The stainless steel scrap market has remained in balance during the COVID-19 crisis, but only because low demand has been met with low supply. Recyclers should prepare for a slow recovery and a drop in the value of stainless, analysts say. 

A Not-So-Bright OutlookAfter stainless steel scrap prices floundered in 2019, in January economists were cautiously projecting a better 2020 for the commodity—along with a continuing strong performance for its essential component, nickel. As ReMA economists Joe Pickard and Bret Biggers reported in Scrap’s January/February issue, commodity experts at Macquarie predicted a “recovery in the stainless steel market starting in the second half of 2020,” a bit of good news for stainless steel recyclers after a 2% decline in 304 stainless steel scrap prices in 2019. Of course, that prediction was BC—before coronavirus.

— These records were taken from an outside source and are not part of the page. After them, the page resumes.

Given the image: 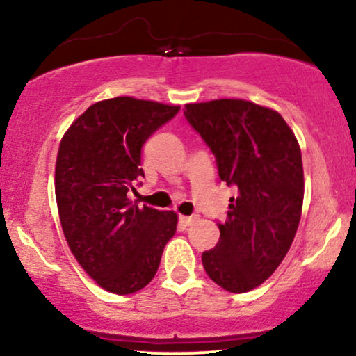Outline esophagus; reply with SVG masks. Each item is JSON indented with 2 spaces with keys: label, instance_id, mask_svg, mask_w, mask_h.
Masks as SVG:
<instances>
[{
  "label": "esophagus",
  "instance_id": "esophagus-1",
  "mask_svg": "<svg viewBox=\"0 0 356 356\" xmlns=\"http://www.w3.org/2000/svg\"><path fill=\"white\" fill-rule=\"evenodd\" d=\"M179 220H181L184 226H191L194 220H197V216H179Z\"/></svg>",
  "mask_w": 356,
  "mask_h": 356
}]
</instances>
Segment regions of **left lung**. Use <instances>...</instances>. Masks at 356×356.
Segmentation results:
<instances>
[{
	"label": "left lung",
	"instance_id": "left-lung-1",
	"mask_svg": "<svg viewBox=\"0 0 356 356\" xmlns=\"http://www.w3.org/2000/svg\"><path fill=\"white\" fill-rule=\"evenodd\" d=\"M184 115L214 154L220 181L238 187L202 266L220 288L251 291L276 271L295 239L305 195L300 145L276 110L248 100L187 104Z\"/></svg>",
	"mask_w": 356,
	"mask_h": 356
}]
</instances>
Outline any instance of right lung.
<instances>
[{"instance_id":"right-lung-1","label":"right lung","mask_w":356,"mask_h":356,"mask_svg":"<svg viewBox=\"0 0 356 356\" xmlns=\"http://www.w3.org/2000/svg\"><path fill=\"white\" fill-rule=\"evenodd\" d=\"M181 107L132 97L85 110L60 142L55 194L73 256L95 283L130 295L152 281L177 227L174 211L138 207L127 197L144 177L142 147Z\"/></svg>"}]
</instances>
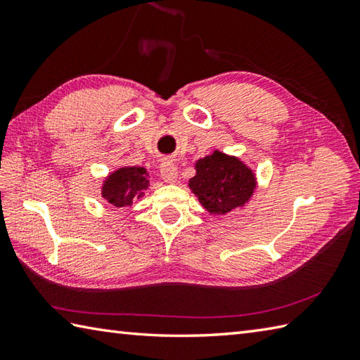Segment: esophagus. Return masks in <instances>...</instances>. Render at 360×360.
Returning <instances> with one entry per match:
<instances>
[{
  "mask_svg": "<svg viewBox=\"0 0 360 360\" xmlns=\"http://www.w3.org/2000/svg\"><path fill=\"white\" fill-rule=\"evenodd\" d=\"M160 176L162 179L167 182V184H174L178 181V168L173 162H164L162 167H160Z\"/></svg>",
  "mask_w": 360,
  "mask_h": 360,
  "instance_id": "obj_1",
  "label": "esophagus"
}]
</instances>
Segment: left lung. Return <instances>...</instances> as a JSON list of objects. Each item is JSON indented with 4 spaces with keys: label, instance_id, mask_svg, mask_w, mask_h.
I'll return each instance as SVG.
<instances>
[{
    "label": "left lung",
    "instance_id": "1",
    "mask_svg": "<svg viewBox=\"0 0 360 360\" xmlns=\"http://www.w3.org/2000/svg\"><path fill=\"white\" fill-rule=\"evenodd\" d=\"M195 176L188 188L210 215L221 217L248 205L258 187L257 173L243 159L221 150L193 164Z\"/></svg>",
    "mask_w": 360,
    "mask_h": 360
}]
</instances>
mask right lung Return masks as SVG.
Listing matches in <instances>:
<instances>
[{"label": "right lung", "instance_id": "add662e5", "mask_svg": "<svg viewBox=\"0 0 360 360\" xmlns=\"http://www.w3.org/2000/svg\"><path fill=\"white\" fill-rule=\"evenodd\" d=\"M150 173L145 167L122 165L105 176L101 187L103 200L112 207L124 209L142 200L150 188Z\"/></svg>", "mask_w": 360, "mask_h": 360}]
</instances>
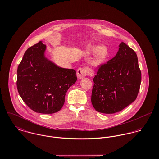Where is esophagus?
Listing matches in <instances>:
<instances>
[{"label": "esophagus", "mask_w": 159, "mask_h": 159, "mask_svg": "<svg viewBox=\"0 0 159 159\" xmlns=\"http://www.w3.org/2000/svg\"><path fill=\"white\" fill-rule=\"evenodd\" d=\"M93 74V73L92 70H91V69L88 67L79 68L76 71L77 77L79 79H82V78H84L87 75H92Z\"/></svg>", "instance_id": "1"}]
</instances>
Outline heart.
I'll return each instance as SVG.
<instances>
[{"mask_svg":"<svg viewBox=\"0 0 159 159\" xmlns=\"http://www.w3.org/2000/svg\"><path fill=\"white\" fill-rule=\"evenodd\" d=\"M88 53H95V59L97 63L101 64L108 57V50L105 46H100L97 47L95 46H89L86 49Z\"/></svg>","mask_w":159,"mask_h":159,"instance_id":"b5f03b06","label":"heart"}]
</instances>
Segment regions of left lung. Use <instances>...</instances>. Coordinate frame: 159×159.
<instances>
[{
  "label": "left lung",
  "mask_w": 159,
  "mask_h": 159,
  "mask_svg": "<svg viewBox=\"0 0 159 159\" xmlns=\"http://www.w3.org/2000/svg\"><path fill=\"white\" fill-rule=\"evenodd\" d=\"M116 55L100 66L93 78L91 102L101 113L119 112L136 100L141 73L136 52L125 43L119 45Z\"/></svg>",
  "instance_id": "1"
}]
</instances>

The onset of the pandemic dealt a blow to both production and consumption of stainless steel, like it did for many other metals. Due to manufacturing shutdowns, “auto production went to basically zero for almost two months, at least in America,” Biggers says, noting that other countries similarly reported 80% to 90% drops in automotive production and sales. According to steel and metals market analysts SMR, the automotive sector uses stainless steel for parts that make up exhaust systems, engine valves, fuel-injection components, structural parts, catalytic con-verters, trim, and more. Other stainless scrap-consuming sectors that have taken a hit include construction, food processing, aerospace, oil and gas, and home appliances. Construction projects are on hold, fewer people are eating out, and the airline industry is not investing in new airplane components. 

“I don’t think we’re going to see improvement anytime soon,” says Jim Lawrence, former stainless scrap trader and now a reporter at Fastmarkets AMM. “There’s no reason for it to get better, and it could get worse.” Lawrence points to the many unpredictable factors recyclers face this year, from the potential for more shutdowns should the virus worsen to investor responses to the upcoming election and the potential for a shift in policy. “I think if there’s one comment I’ve heard in the industry more than any other, it’s [about] the unknowns ahead,” Lawrence says. While these unknown factors are indeed the most likely to influence the stainless market in the short term, analysts also are watching global developments in nickel and stainless steel over the long term and piecing together a picture of an industry that’s gradually moving East. 

The NPI Factor

As one of the most expensive components in austenitic stainless steel, primary nickel still tends to drive the price of stainless steel, Pickard says, despite being only about 8% to 11% of the alloy, according to the Nickel Institute (To-ronto). Nickel prices are volatile, however, and other factors drive stainless steel’s price when nickel prices are low, Pickard says. In 2019, nickel prices hit a high of $18,850 per mt in September, their highest peak since the fall of 2014. (While the price peak is a relative high, Pickard notes that nickel’s volatility is exceptional; before the last recession in 2007, the commodity was briefly trading above $50,000 per mt.) The recent surge was a result of robust stainless steel production in China driving nickel demand, demand for nickel for electric vehicle batteries, and falling global nickel warehouse stocks, which reached a seven-year low, Natalie Scott-Gray, senior metals analyst at INTL FC Stone (New York), told attendees at the Bureau of International Recycling conference in October. As of mid-June, Lawrence says, prices had dropped back to around $12,700 per mt. 
Commodity investment funds and investor sentiment impacts are just as important to nickel pricing, especially in the short term, Pickard says. Among investors, “the expectations around electric vehicle demand had been a real source of strength for nickel.” But those expectations are constantly in flux, responding to state policy, technological developments, and public demand. Even so, for nickel, “there’s a lot of volatility that doesn’t seem to make sense,” Pickard says. “Some of it’s based on electric vehicle demand. Sometimes it’s based on where investors are seeing stock movements. It can be moved by exchange rates, by export policies. There are a lot of different factors.”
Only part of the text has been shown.